Friday, May 30, 2014

Adding Length to an Almost Finished Quilt

Ever have an 'oops' when making a quilt?  Well, my 'oops' is a quilt that's too short!  
The Twinkler quilt needed to measure at least 5' x 7'.  As I was quilting it, I counted six 13" blocks along the length.  Remeasuring and checking my math led to the sad realization that it was a bit short.

Fortunately, due to the design, I could easily add another row of nickels to both ends to make it longer, even after quilting it.  How you ask?  Here's how!
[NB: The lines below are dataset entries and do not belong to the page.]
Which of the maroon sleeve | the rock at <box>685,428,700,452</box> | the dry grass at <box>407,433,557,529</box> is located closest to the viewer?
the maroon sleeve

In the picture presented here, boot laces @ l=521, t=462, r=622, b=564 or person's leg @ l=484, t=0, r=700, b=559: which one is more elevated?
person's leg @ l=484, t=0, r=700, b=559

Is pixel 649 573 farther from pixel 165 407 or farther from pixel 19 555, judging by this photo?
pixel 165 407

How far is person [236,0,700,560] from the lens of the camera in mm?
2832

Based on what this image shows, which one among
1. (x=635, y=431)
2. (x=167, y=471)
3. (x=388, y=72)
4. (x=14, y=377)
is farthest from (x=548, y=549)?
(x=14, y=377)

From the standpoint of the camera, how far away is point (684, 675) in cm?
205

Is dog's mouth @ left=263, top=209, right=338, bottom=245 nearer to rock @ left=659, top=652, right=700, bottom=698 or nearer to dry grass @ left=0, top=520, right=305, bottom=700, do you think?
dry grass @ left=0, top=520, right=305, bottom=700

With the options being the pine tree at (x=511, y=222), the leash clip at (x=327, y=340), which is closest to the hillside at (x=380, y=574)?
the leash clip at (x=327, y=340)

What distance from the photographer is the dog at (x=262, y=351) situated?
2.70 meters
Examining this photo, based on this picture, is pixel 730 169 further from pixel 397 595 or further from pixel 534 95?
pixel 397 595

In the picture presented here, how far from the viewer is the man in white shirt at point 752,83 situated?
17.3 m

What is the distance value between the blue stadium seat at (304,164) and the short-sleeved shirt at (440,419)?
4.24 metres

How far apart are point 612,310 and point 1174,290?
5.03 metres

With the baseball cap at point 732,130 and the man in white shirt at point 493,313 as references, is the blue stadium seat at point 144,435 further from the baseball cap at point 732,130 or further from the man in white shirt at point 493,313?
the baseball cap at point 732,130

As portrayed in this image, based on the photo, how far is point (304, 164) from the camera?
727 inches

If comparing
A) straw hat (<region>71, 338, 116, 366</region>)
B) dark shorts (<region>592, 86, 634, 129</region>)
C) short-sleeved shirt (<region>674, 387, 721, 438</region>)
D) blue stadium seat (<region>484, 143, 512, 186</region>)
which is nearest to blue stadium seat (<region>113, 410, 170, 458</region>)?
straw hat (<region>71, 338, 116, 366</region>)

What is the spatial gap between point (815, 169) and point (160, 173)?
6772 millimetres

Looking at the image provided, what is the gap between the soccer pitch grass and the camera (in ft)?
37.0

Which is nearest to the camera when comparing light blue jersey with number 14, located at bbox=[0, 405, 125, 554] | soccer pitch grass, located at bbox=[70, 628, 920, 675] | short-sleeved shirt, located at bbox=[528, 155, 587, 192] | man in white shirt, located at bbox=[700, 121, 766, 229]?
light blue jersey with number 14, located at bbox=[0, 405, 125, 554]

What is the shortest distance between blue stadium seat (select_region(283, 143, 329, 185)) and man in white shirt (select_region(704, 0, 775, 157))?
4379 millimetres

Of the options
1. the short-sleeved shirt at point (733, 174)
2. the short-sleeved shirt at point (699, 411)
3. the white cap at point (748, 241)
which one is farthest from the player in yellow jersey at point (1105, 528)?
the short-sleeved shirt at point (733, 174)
After removing the quilt from the frame, I did not cut any of the edges off.  I then sewed up two 6" wide backing strips, and two strips of nickels for the two front edges.  I had used up all of the backing fabric, so I just substituted a plain green.
The backing strip got pinned to the backside, right sides together, using the edge basting on the quilt top as a seam guide on the back.  The strip overlaps the seam by at least a 1/4".
The nickel strip is pinned to the front, right sides together, aligning the raw edges and seams, and stitched with a 1/4" seam allowance.
After cutting the excess original backing from the back
I now have the additional back, batting, and top ready for quilting.  I folded the excess batting to show the amount of backing in relation to the front.  Not a lot!
I know that I can work with this small amount, but please don't leave this small amount for your longarm quilter.  Give her more to work with!

This process was repeated for the other side, though I didn't have enough batting on this end.
But that's another easy fix!  After the one edge was quilted, I trimmed the excess batting, butted it up against this one, and zig zagged them together.

Now for the quilting.  Using the smallest amount of backing fabric to pin it to the leader

the top was basted along the edge, then the quilting finished.
The same was done on the other edge.  The new ends, front and back, blend right in.

And the back.
Mission accomplished!  The quilt now measures 85".  To see a few more pictures, check out my Twinkler Quilt post.

This technique won't work for every quilt, but I'm so glad this was made of busy scraps to hide the joins.  And this doesn't have to be done on a longarm either.  So, if ever you find yourself with this predicament, feel free to use my solution!

Happy Quilting!



  1. Bravo! I imagine you were fortunate too to be able incorporate your quilting into the existing design. Your quilt looks lovely.